**Task list:**
[A] Summarize the account of meeting Betty Hill in two sentences.
[B] Resume the account of meeting Betty Hill and her circle, starting right after its final sentence.

Labor Day came, most of the crew left for college, and the beach emptied out. In September, business still was fairly good on weekends, and I started to go out with a waitress who was still staying on the beach. Ann was a tiny woman about 4 feet, 10 inches tall who splashed all over with energy. She had eyes like the color of the ocean. And being on the short side myself, many said we made a nice couple.

She was working at Gio's the Sunday afternoon Betty Hill came to the restaurant and asked for me. I had gone home for a break, having worked the lunch and scheduled to come back to work dinner.

I had recently moved from the rooming house to a very nice cottage, fully furnished with new furniture, appliances, and dinnerware. And for which I was paying about one-fifth the summer rate.

Wow, was I ever flabbergasted when I found Betty Hill at my cabin door. To me she was more than a celebrity. She was a living link between humanity and the great unknown. She was accompanied by a pudgy, young man from Ohio named Bill. I couldn't believe it! Betty Hill! Bill, my girlfriend soon led them directly to my cabin. I couldn't believe it. This was actually Betty Hill! She was a friendly, little, gray-haired lady, older than I expected. But she was smiling and appeared friendly enough and she had come all the way here just to see me!

Not surprisingly, the discussion immediately turned to UFOs, and the aliens who occupy them. Betty described them as short, most of them under five feet, and horribly ugly with no lips or nose and mere slits for a mouth. She said they communicated telepathically, were everywhere close-by and would soon land in every major city, proclaiming their existence to us. She seemed uncertain about what would happen next, only convinced it was necessary for the salvation of the world. Bill claimed, in his homespun drawl, to have descended from three generations of UFO-related experiences, and to have undergone psychiatric treatment to unearth a suspected UFO abduction during early childhood. Bill lived upstairs from Betty Hill where he shared a flat with another alleged UFO abductee named Reed. Speaking as though he had first hand knowledge, he pointed out their emotional and conceptual differences. In a light-hearted vein, he claimed that many of the vehicles in which they landed were small, makeshift, box-like structures he called, 'crittercraft.' The aliens, he added, had an excellent sense of humor. The conversation never strayed, but both Betty and Bill were convinced of one thing:

that Betty was a very important person and the CIA and FBI were watching over her.

Before they left, I received an invitation from Betty to visit her and view her slides and movies of UFOs! There was no way I could pass up such an opportunity!

Soon after Rose and I were taken to lunch by Bill and his roomie Reed, a bizarre young man. Like Bill, Reed was peculiar. More articulate and more cynical, he had short, curly, red hair, big glasses, and a thin frame, and resembled Elton John. He gave me the creeps. He told me a story about a hypnotist in Maine who had investigated a Betty Hill-like abduction. One night the hypnotist was visited by a short alien in a black overcoat, a classic tale from UFO lore. Holding out a coin, the alien made it dissapear. This he warned Hopkins would happen to him if he persisted in this investigation. Reed then talked about other investigators who had met untimely death and cautioned me about publishing anything about Betty.

Spatial relationship records

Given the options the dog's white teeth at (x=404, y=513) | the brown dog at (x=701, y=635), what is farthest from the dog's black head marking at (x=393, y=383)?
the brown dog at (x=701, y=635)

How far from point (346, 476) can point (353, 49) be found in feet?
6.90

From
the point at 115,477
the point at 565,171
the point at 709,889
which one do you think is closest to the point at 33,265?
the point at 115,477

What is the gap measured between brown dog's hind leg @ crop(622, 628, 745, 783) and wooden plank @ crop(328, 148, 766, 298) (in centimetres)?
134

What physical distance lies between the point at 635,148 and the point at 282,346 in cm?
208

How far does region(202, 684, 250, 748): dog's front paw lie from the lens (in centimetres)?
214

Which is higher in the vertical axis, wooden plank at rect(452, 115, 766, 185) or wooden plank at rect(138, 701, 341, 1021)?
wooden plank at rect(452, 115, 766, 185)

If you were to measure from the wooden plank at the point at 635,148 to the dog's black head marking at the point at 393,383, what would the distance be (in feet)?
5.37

**Responses for each task:**
[A] After Labor Day emptied the beach, the narrator began dating a waitress named Ann and was astonished when Betty Hill, accompanied by a young man from Ohio named Bill, appeared at the narrator's cabin door. The talk turned at once to UFOs and the aliens who occupy them, whom Betty described as short, ugly and telepathic, and before leaving she invited the narrator to view her slides and movies of UFOs.

[B]
A couple of weeks later, I was on my way with my girlfriend to Betty's house. Our anticipation increased as we closed in, and our imaginations were racing as we imagined what lay ahead of us. Betty lived in a quaint and comfortable-looking, gray house surrounded by foliage. She greeted us warmly while her tiny dog barked with fear and retreated into a back room. Animals, according to some reports, have been known to exhibit anxiety during UFO encounters. Perhaps, I joked to Betty, her dog sensed us to be aliens, considering my friend was only 4' 10" and myself 5' 3".

Inside, Betty soon turned on the slide projector. Most of what we saw looked like photos of planes at night, their lights silhouetted against the sky. There was one of interest, though, of these small balls of light that appeared to be flying around some trees. Trick photography? I couldn't tell.

A movie followed. It was shot with a super-8, and in order to catch glimpses of the barely flickering points of colored light she claimed were UFOs, we had to sit with our noses in the screen. Her explanation that the fleeting quality of the images was due to their fantastic speed was difficult to accept. It was as if the film were taken of the night sky with bits of light being picked up from planes passing across in the distance. Though she promised to take me to one of her secret spots some other time, my first doubts about her story emerged.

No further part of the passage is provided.